• [Task to carry out] Rewrite the lines from the start of the items through the line holding "83.2 inches", inclusive, as a Markdown table with the columns Row and Line. Number each line in Row, put its text in Line, and leave out blank lines.

######

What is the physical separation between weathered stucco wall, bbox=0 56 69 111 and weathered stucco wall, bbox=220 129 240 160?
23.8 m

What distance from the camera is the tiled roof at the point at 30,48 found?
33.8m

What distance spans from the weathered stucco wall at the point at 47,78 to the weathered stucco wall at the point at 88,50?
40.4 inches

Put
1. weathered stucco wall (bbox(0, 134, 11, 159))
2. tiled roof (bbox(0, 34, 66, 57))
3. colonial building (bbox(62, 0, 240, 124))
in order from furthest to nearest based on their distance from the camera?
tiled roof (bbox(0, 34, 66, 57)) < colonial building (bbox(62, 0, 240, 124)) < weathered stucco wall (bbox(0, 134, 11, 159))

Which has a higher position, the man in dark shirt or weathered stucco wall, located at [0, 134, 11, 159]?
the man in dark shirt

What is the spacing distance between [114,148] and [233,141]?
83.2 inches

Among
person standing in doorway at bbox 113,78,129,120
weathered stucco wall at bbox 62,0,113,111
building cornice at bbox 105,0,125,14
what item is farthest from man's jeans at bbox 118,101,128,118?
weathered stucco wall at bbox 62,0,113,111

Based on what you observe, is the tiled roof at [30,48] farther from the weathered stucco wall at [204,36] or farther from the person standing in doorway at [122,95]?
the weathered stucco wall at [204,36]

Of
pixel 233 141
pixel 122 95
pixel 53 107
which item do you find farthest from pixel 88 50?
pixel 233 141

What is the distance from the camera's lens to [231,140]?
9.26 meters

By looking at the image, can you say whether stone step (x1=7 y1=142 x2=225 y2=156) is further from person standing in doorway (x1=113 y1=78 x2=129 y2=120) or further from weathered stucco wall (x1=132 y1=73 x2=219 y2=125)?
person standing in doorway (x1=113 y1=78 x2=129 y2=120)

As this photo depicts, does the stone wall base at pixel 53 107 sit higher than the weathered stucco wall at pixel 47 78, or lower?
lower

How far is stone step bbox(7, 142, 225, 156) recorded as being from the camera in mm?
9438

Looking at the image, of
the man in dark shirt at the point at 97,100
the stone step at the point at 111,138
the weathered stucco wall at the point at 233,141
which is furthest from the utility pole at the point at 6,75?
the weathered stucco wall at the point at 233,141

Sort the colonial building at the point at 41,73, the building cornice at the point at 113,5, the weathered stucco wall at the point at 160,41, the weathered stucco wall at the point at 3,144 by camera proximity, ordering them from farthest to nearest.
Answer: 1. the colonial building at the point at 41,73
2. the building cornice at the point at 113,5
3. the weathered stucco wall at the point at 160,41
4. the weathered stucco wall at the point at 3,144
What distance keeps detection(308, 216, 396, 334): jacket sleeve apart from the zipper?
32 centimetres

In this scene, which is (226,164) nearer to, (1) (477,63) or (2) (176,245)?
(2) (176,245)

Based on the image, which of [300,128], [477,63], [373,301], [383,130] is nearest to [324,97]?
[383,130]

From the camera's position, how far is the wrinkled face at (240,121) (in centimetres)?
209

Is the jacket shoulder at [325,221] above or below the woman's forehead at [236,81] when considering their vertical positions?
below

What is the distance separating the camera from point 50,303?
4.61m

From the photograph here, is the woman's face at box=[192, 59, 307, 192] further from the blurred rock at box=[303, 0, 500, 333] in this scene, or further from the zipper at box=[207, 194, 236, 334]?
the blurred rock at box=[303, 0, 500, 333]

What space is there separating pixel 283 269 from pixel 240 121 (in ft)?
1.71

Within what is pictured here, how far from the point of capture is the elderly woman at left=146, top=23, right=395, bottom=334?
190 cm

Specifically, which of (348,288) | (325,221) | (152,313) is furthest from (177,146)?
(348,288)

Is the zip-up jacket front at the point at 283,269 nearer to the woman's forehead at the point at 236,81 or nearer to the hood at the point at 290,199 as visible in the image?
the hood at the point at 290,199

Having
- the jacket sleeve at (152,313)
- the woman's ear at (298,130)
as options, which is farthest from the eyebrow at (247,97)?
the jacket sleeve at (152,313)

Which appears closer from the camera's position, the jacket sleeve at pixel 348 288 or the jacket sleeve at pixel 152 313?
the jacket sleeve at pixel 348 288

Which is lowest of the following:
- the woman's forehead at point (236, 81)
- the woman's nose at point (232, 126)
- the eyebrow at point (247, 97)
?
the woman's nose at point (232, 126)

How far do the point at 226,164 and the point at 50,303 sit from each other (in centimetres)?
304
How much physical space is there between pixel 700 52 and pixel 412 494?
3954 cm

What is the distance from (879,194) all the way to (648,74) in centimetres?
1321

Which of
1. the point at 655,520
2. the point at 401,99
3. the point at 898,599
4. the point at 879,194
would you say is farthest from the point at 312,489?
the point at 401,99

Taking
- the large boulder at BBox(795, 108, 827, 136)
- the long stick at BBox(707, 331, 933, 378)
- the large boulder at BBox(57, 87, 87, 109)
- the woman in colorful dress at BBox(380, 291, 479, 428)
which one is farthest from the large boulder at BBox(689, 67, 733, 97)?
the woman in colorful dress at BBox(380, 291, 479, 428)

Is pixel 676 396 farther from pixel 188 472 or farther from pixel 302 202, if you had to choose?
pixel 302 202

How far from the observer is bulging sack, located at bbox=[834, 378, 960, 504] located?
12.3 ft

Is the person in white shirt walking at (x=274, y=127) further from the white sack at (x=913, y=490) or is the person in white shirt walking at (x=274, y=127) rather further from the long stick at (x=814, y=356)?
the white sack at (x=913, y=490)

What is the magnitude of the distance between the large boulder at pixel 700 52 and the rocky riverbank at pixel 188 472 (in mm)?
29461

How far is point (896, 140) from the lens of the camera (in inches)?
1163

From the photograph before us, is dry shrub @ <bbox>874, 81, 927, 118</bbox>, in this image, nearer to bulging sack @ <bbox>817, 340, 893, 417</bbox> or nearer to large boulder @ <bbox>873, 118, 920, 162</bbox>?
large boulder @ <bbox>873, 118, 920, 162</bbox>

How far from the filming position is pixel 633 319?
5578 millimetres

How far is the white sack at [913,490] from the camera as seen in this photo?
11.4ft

######

• [Completed exercise]
| Row | Line |
|---|---|
| 1 | What is the physical separation between weathered stucco wall, bbox=0 56 69 111 and weathered stucco wall, bbox=220 129 240 160? |
| 2 | 23.8 m |
| 3 | What distance from the camera is the tiled roof at the point at 30,48 found? |
| 4 | 33.8m |
| 5 | What distance spans from the weathered stucco wall at the point at 47,78 to the weathered stucco wall at the point at 88,50? |
| 6 | 40.4 inches |
| 7 | Put |
| 8 | 1. weathered stucco wall (bbox(0, 134, 11, 159)) |
| 9 | 2. tiled roof (bbox(0, 34, 66, 57)) |
| 10 | 3. colonial building (bbox(62, 0, 240, 124)) |
| 11 | in order from furthest to nearest based on their distance from the camera? |
| 12 | tiled roof (bbox(0, 34, 66, 57)) < colonial building (bbox(62, 0, 240, 124)) < weathered stucco wall (bbox(0, 134, 11, 159)) |
| 13 | Which has a higher position, the man in dark shirt or weathered stucco wall, located at [0, 134, 11, 159]? |
| 14 | the man in dark shirt |
| 15 | What is the spacing distance between [114,148] and [233,141]? |
| 16 | 83.2 inches |